Pendant que Michel et Alain, nos deux techniciens météo peaufinaient l'installation, avec Antoine nous sommes allé modifier l'emplacement d'un poteau de bout de piste d'avion. Ce sont des poteaux permanents en métal, situés à chaque angle de la piste pour retrouver la zone chaque année. Comme ils sont plantés dans la glace, ils bougent chaque année de quelques mètres. C'est pour cela que nous en avons déplacé un. Il nous a donné du fil à retordre, il a fallu enlever la couche de neige puis creuser la glace autour avec la tarière pour pouvoir le remettre à sa place. Avec les températures bien plus fraîches qu'à DDU (Altitude+vent+sur le continent), j'allais me réchauffer les mains sur le pot d'échappement du Kassbohrer!

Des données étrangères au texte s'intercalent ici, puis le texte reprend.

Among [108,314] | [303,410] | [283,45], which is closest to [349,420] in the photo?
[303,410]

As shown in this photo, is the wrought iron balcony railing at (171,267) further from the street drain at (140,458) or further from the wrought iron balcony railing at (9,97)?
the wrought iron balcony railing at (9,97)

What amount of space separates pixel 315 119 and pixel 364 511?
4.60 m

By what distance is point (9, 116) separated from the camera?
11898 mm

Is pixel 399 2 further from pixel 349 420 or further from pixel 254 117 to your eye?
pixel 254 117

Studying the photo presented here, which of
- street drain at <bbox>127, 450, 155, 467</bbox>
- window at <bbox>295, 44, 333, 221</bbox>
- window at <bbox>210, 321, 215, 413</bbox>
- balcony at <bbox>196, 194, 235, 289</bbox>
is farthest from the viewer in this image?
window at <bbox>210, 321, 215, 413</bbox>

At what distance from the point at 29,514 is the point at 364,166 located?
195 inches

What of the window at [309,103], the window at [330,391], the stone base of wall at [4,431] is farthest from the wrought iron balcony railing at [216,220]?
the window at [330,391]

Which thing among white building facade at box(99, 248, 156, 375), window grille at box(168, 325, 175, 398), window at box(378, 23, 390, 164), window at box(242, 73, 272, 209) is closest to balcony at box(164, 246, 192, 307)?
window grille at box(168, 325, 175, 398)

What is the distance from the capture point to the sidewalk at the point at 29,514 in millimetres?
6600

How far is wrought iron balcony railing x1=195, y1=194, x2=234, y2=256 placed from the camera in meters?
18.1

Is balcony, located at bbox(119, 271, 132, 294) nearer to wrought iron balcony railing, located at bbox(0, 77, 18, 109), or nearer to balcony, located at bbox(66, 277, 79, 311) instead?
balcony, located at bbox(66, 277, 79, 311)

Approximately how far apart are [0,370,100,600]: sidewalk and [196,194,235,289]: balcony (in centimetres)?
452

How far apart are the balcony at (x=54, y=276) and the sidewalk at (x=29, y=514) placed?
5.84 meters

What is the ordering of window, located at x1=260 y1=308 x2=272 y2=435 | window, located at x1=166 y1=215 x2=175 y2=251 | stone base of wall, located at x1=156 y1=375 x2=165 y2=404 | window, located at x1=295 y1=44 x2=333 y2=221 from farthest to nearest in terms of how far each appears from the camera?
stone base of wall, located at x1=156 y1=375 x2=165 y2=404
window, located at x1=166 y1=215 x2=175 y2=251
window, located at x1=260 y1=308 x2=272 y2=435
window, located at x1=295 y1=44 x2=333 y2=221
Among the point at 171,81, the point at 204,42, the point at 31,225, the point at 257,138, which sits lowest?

Pendant ce temps là, Corentin a dégagé les traineaux de fûts de kérosène et est allé chercher un autre Challenger, avec un attelage trois points, pour utiliser le "groomer", sorte de herse cassant les mottes de neige et damant la neige. Il a passé le reste de l'après-midi à tourner en rond sur la piste accompagné de Michel, qui s'est désigné pour rester avec lui en cas de problème. Et aujourd'hui c'était mon tour de servir d'accompagnateur. Car il faut faire plusieurs passages pour parfaire la surface de neige. Il y aura donc encore plusieurs séances la semaine prochaine, à faire des allers retours pendant la demi-journée, tel un agriculteur labourant son champ. 

Groomage de la piste

Le reste de la semaine a été animé par Alexis, ornithologue-écologue organisant le comptage et le transpondage des phoques sur tout l'archipel.
Dimanche, je suis sorti avec Charlène et Cédric pour recenser les individus dans la zone autour de la base. En début de journée nous avons vu notre premier bébé phoque avec sa mère aux alentours du glacier, dans la même zone que j'étais la semaine précédente puis nous n'avons plus rien vu jusqu'à la toute fin de sortie où au détour d'une île, nous avons trouvé trois adultes et un autre bébé. Il y avait même un autre phoque qui a sorti son museau pour pour respirer dans l'eau libre de la rivière.
Et demain dimanche, je repars compter dans une autre zone, assez éloignée et où je ne suis jamais allé, l'Île Hélène et le cap Géodésie. Après cette balade, je crois que j'aurais vu tous les endroits accessibles en hiver, un de mes objectifs en venant ici. 

Avec tout cela, mes chantiers n'avancent pas très vite, même s'il ne me reste pas de gros travaux urgents.